#economy #2021 #growth #inflation #money #business #interest #government #spending #labor #demand #Fed #Biden
“The final numbers will show growth was 5.5%, unemployment was down to 4%, inflation was 7.5%, and growth in Y 2021 was higher than at any time since Y 1984“–Paul Ebeling
The Big Q: What will happen in Y 2022?
Most of the growth was fueled by huge increases in government spending and extremely expansionary monetary policy. Households were given thousands of dollars in free money from the federal government. Much of that free money was saved, especially during lockdowns.
As lockdowns ended and the economy re-opened, consumers went on a spending spree, helping to create excess demand in the economy.
GDP reached the pre-VirusCasedemic output level by July of 2021, and business attempted to grow even more, but they were constrained by a steep decline in available workers.
The combination of the big excess demand and somewhat constrained supply led to rising prices. That, with policy-driven increases in energy prices, wage inflation caused by the labor shortage and vast increases in the money supply matched with near Zero interest rates, created so much excess demand that inflation hit a 40yr high.
The economy did reach a full employment level partially, simply due to the 3.5 million workers who left the labor market during the pandemic and have not returned.
The Big A: Economic growth will continue to be strong. Business will get creative and substitute capital investments in automation or outsourcing for labor where possible.
And as long as the virus does not become severe enough to cause shutdowns, the negative economic impact from the virus should not be severe.
That being the case growth will likely be in the 4.5% zone.
Inflation will be a major problem
The federal government has deficit spent nearly $6-T in the last 2 yrs. It continues to deficit spend about $200-B monthly today. That is pure excess demand and is the main driving force of this current inflation.
Households are full of free money that continues to be handed out by the federal government. As a result, consumers are demanding more goods and services, and they are willing to pay more for them.
The Biden administration will certainly not reduce consumer spending, as members of the administration want to spend trillions more.

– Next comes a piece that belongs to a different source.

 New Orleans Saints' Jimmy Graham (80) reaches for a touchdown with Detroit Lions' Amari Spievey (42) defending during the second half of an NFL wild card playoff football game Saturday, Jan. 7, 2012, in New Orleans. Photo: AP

The rest of the excess demand in the economy is a result of the extremely expansionary monetary policy. The Fed has increased the money supply by 20% in the last year while keeping interest rates near Zero. That has caused massive excess demand, especially in markets that are interest-rate sensitive and use large amounts of debt financing. The housing market and the automobile market have for example seen huge price increases.
How long this continues and how high inflation gets depends upon how quickly the Fed reverses course. Fed officials have started to slow the growth of the money supply by reducing their monthly bond buying. They say they will continue this until March. After that, they will “consider” raising interest rates. Even if they do interest rates will still be near Zero.
My work shows that by June, the inflation rate could approach double digits (it is likely that already). If that is the case, the Fed could act more swiftly and drastically.
That means instead of raising rates by 1/4% 3X this yr, their current forecast, it will be forced to raise rates by a 1/2% or more and raise them more frequently.
If the inflation persists, the Fed may well get yet more aggressive.
And if it gets too aggressive and take too much demand out of the economy, a recession may follow, as was the case in Y 1981. Back then, to stop the double-digit inflation, Fed Chairman Volker was forced to push interest rates to double-digit levels. A severe recession followed.
As I see the scenario today for Y 2022 the Fed begins to raise interest rates in March + 2 more times before yr-end by a 1/4 pt each time, meaning rates will be a bit higher than they are today.
So the US stock market should continue North into 1-H of the yr.
International LTN economist Bruce WD Barren weighs in: “Paul, you are correct in you analysis, most of the growth was fueled by huge increases in government spending and extremely expansionary monetary policy. Households were given thousands of dollars in free money from the federal government.
“Fortunately, much of that free money was saved, especially during lockdowns. However, the bad side of this strategy is that the current Administration over mortgaged our children’s and their children’s future by increasing our national debt beyond questionable limits.
“Yes, we had a pandemic and recovered but was this fiscal monetary strategy really worth it to America’s future, with uncontrollable debt added to an already overly debt Nation? Economist and voters will question this for years to come as to whether or not this strategy should had been invoked.“
Have a prosperous day, Keep the Faith!